● **Tekstfragment**:
-----

Het is nu helaas voltooid verleden tijd. Reden te meer om deze uitgave te koesteren. Het biedt ruimschoots compensatie. Zelfs de Johannes Passion zit erbij. Weliswaar niet die geruchtmakende ‘eerste’ uitvoering uit 1975 maar een andere uitvoering uit 1984. Toen de onvergetelijke Kurt Equiluz opnieuw van de partij was als Evangelist (naast Robert Holl als Christus). En het Concertgebouwkoor nog bestond! Als aanvulling op de tweede cd zit meteen de eerste verrassing die deze box zo bijzonder maakt. In 2009 dirigeerde Harnoncourt, een gelovig man, Mendelssohns Psalm 42 (Wie der Hirsch schreit) met het Nederlands Kamerkoor in stralende vorm. Ik denk niet dat veel mensen dit werk kennen.

Iets dergelijks is te vinden op de cd’s 5 en 6. Op 27 januari 1991, exact 235 jaar na Mozarts geboortedag, gingen op zijn verzoek diens laatste drie symfonieën op één concert. Vrij ongebruikelijk, maar Harnoncourt wilde het zo ook één keer in Amsterdam laten horen. Dit in 1788 geschreven drietal (elk op zich al een wonder van creativiteit) is immers een muzikaal drieluik, vond hij. Het is fascinerend om dat nog eens ‘live’ mee te kunnen maken. Vooral omdat het orkest in topvorm was. Bovendien illustreert het waarom Harnoncourt toen, in het begin van zijn dirigentencarrière, intensief met ons fameus flexibele ensemble en niet met de Wiener of Berliner Philharmoniker wilde samenwerken. Wat hij overigens later (en wijzer geworden) wel zou doen.

 

Orkestleden zeggen maestro Nicolaus Harnoncourt gedag in de antichambre van het Concertgebouw na de uitvoering van Symfonie nr. 5 van Anton Bruckner.
Concertmeester Liviu Prunaru neemt afscheid van de maestro.

-----

● **Aangeleverde gegevens**:

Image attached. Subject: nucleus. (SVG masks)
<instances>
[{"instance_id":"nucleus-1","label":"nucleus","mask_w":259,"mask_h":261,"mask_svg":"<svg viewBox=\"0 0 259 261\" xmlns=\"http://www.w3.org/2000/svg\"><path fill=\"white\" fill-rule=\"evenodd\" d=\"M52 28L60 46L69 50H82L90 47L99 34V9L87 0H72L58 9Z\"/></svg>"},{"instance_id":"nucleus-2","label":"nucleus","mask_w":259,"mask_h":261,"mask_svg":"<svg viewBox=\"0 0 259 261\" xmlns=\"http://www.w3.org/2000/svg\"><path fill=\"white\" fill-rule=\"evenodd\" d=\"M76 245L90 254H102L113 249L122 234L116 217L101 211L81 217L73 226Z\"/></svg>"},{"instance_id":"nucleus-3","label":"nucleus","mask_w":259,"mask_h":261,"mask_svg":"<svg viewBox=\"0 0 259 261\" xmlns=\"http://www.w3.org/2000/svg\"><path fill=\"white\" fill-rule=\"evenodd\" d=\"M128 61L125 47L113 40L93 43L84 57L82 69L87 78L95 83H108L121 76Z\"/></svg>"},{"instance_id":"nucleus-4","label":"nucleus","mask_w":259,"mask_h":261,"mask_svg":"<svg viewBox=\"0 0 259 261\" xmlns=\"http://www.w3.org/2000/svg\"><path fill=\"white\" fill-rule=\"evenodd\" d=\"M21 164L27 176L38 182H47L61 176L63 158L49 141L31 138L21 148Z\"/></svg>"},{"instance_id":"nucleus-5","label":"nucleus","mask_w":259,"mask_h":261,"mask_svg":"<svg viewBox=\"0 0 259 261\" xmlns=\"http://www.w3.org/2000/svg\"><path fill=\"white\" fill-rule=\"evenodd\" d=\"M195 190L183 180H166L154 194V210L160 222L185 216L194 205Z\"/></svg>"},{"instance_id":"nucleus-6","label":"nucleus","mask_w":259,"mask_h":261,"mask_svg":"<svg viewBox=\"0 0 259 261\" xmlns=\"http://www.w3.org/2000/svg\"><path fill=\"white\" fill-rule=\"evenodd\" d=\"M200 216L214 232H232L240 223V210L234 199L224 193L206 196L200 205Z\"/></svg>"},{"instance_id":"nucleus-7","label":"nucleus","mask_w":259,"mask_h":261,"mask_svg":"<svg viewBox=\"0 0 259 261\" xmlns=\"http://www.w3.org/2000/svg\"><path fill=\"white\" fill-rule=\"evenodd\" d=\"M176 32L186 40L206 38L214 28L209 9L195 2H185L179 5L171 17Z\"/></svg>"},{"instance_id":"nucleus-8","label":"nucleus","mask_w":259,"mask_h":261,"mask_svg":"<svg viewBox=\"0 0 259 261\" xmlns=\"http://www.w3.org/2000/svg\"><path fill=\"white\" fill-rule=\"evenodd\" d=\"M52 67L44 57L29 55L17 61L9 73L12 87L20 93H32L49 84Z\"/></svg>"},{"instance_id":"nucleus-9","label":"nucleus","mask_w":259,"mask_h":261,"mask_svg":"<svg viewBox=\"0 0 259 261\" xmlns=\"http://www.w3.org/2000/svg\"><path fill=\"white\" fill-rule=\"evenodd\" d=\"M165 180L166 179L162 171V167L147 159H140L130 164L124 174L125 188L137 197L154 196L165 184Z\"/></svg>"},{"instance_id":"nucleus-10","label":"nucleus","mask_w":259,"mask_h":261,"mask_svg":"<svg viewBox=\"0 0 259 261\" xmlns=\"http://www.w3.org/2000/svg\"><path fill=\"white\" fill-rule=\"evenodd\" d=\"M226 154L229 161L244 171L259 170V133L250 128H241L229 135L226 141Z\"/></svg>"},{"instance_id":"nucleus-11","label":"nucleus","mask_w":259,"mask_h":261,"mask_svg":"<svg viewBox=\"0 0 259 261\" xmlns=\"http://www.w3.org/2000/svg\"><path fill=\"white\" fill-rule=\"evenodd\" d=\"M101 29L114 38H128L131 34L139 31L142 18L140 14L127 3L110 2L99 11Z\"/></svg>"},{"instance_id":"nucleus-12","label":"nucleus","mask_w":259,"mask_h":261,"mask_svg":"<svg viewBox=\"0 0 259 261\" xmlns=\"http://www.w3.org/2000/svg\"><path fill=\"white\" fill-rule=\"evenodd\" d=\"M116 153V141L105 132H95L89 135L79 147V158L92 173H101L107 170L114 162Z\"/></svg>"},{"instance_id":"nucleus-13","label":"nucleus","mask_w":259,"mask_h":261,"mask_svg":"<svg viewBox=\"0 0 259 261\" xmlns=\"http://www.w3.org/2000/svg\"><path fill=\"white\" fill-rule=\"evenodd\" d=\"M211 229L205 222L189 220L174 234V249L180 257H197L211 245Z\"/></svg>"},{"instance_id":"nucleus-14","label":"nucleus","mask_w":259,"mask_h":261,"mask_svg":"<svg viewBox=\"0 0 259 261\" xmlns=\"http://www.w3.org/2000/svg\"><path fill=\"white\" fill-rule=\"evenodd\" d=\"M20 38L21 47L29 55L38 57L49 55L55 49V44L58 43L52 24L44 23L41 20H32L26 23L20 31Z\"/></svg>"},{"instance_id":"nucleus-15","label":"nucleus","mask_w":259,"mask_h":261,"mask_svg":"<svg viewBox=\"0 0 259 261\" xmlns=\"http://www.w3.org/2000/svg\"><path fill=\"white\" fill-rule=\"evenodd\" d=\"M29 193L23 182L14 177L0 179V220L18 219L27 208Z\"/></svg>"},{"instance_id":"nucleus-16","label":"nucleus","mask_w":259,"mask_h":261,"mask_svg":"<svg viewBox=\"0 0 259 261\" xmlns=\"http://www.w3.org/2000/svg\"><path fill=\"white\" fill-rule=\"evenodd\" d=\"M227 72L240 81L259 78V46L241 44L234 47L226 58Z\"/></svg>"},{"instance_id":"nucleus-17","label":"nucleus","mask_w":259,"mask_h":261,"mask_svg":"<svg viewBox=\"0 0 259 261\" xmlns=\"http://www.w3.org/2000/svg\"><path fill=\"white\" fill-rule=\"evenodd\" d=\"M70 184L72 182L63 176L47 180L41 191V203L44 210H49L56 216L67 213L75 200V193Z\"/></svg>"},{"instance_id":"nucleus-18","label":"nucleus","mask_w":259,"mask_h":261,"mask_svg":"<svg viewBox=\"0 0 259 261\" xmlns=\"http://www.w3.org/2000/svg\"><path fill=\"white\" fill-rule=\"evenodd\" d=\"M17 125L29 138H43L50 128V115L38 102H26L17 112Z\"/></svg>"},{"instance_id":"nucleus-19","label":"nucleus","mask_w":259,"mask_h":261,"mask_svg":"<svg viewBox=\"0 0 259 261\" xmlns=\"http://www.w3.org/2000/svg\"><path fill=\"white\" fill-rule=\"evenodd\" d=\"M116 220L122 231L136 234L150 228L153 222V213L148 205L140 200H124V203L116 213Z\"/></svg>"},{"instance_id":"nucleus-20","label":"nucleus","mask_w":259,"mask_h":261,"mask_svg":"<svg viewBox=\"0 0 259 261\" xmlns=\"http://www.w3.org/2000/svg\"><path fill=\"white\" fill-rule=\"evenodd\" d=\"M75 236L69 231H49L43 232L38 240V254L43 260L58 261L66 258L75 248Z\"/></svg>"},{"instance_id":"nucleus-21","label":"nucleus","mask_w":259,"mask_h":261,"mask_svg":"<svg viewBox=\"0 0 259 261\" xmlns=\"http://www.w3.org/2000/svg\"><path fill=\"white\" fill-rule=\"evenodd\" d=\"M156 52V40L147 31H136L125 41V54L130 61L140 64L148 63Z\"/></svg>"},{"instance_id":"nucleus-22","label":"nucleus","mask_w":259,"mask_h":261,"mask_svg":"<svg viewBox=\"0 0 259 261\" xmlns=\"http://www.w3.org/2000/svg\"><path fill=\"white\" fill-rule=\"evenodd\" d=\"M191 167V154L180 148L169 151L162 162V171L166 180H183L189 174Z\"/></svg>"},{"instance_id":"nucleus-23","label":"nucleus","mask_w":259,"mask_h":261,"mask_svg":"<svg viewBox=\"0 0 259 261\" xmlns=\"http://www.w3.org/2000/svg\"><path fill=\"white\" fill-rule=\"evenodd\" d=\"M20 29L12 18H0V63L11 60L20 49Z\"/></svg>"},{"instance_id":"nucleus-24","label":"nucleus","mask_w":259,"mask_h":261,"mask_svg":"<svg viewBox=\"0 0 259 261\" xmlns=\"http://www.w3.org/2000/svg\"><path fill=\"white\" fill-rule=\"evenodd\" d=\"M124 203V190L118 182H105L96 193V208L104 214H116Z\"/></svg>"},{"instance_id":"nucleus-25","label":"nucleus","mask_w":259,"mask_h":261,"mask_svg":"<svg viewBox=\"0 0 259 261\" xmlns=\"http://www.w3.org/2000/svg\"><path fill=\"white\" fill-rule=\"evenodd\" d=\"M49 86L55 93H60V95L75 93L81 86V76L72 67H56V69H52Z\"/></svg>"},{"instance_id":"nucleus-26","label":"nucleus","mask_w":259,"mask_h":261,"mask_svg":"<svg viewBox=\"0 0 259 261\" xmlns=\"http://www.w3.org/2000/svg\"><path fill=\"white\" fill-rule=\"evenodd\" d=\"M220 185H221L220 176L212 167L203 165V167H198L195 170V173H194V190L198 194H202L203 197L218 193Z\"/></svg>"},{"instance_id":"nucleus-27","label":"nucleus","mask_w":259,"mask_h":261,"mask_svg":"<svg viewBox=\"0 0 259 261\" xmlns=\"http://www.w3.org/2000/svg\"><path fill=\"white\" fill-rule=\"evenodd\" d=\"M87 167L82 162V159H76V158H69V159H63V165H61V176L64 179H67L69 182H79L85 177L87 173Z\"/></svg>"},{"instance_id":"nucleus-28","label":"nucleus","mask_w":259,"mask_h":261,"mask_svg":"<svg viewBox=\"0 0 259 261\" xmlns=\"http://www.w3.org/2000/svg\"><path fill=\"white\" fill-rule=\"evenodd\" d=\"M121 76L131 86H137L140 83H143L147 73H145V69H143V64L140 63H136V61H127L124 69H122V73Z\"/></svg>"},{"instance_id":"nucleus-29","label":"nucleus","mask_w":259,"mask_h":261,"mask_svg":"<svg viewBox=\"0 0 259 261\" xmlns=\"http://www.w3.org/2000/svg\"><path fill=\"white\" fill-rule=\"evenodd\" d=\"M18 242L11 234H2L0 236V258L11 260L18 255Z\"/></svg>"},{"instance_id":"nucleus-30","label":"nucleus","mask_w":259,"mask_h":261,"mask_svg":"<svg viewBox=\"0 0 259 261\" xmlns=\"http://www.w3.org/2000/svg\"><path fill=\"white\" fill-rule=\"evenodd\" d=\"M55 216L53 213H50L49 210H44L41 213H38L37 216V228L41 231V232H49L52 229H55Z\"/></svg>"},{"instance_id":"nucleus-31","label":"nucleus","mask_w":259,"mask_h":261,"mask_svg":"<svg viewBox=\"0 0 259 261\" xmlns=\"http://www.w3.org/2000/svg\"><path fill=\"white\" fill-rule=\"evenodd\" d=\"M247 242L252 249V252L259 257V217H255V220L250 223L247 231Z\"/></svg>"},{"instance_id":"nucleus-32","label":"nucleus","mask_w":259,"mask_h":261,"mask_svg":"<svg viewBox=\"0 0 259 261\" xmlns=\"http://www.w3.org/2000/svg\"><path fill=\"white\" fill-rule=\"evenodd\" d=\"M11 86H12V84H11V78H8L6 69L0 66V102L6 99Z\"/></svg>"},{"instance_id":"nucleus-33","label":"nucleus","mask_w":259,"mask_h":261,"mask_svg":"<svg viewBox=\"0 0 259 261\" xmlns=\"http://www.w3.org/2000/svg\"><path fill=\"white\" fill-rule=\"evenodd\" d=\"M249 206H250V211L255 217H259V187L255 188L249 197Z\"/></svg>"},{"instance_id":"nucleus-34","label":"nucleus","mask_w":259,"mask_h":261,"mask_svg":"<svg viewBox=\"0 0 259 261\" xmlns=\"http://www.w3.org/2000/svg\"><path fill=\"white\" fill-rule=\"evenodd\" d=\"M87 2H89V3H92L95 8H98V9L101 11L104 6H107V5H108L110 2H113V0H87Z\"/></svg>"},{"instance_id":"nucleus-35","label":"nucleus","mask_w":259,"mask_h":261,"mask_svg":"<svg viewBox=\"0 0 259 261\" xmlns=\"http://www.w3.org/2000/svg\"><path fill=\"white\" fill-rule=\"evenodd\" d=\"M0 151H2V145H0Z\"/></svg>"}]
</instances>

-----

● **Opdrachten**:
**a.** Op welke datum werden volgens de tekst over Harnoncourt Mozarts laatste drie symfonieën op één concert uitgevoerd?
**b.** Geef uit de tekst over Harnoncourt woordelijk het stuk weer van "Iets dergelijks is" tot "wel zou doen.".
**c.** Pak de tekst over Harnoncourt weer op na de laatste zin en schrijf hem verder.

● **Antwoorden**:
**a.** Op 27 januari 1991.

**b.**
Iets dergelijks is te vinden op de cd’s 5 en 6. Op 27 januari 1991, exact 235 jaar na Mozarts geboortedag, gingen op zijn verzoek diens laatste drie symfonieën op één concert. Vrij ongebruikelijk, maar Harnoncourt wilde het zo ook één keer in Amsterdam laten horen. Dit in 1788 geschreven drietal (elk op zich al een wonder van creativiteit) is immers een muzikaal drieluik, vond hij. Het is fascinerend om dat nog eens ‘live’ mee te kunnen maken. Vooral omdat het orkest in topvorm was. Bovendien illustreert het waarom Harnoncourt toen, in het begin van zijn dirigentencarrière, intensief met ons fameus flexibele ensemble en niet met de Wiener of Berliner Philharmoniker wilde samenwerken. Wat hij overigens later (en wijzer geworden) wel zou doen.

**c.**
Naast grote werken als de Johannes Passion, Haydn’s Schöpfung en de Missa Solemnis van Beethoven hebben de samenstellers (Lodewijk Colette en voormalig orkestlid Daniel Esser) ook voor verrassende zijpaden gezorgd. Wie herinnert zich bijvoorbeeld nog die geweldige, helaas vroeg overleden Amerikaanse pianist Malcolm Frager, die in 1960 het Elisabeth Concours won? Zijn sprankelende versie van Mozarts zelden gespeelde dertiende Pianoconcert KV 415 is een parel. Harnoncourt en Frager als (stilistische) soulmates. En dat gevat in een glasheldere NOS-opname (1981), die ook vorig jaar gemaakt had kunnen zijn. Het is een klein wonder.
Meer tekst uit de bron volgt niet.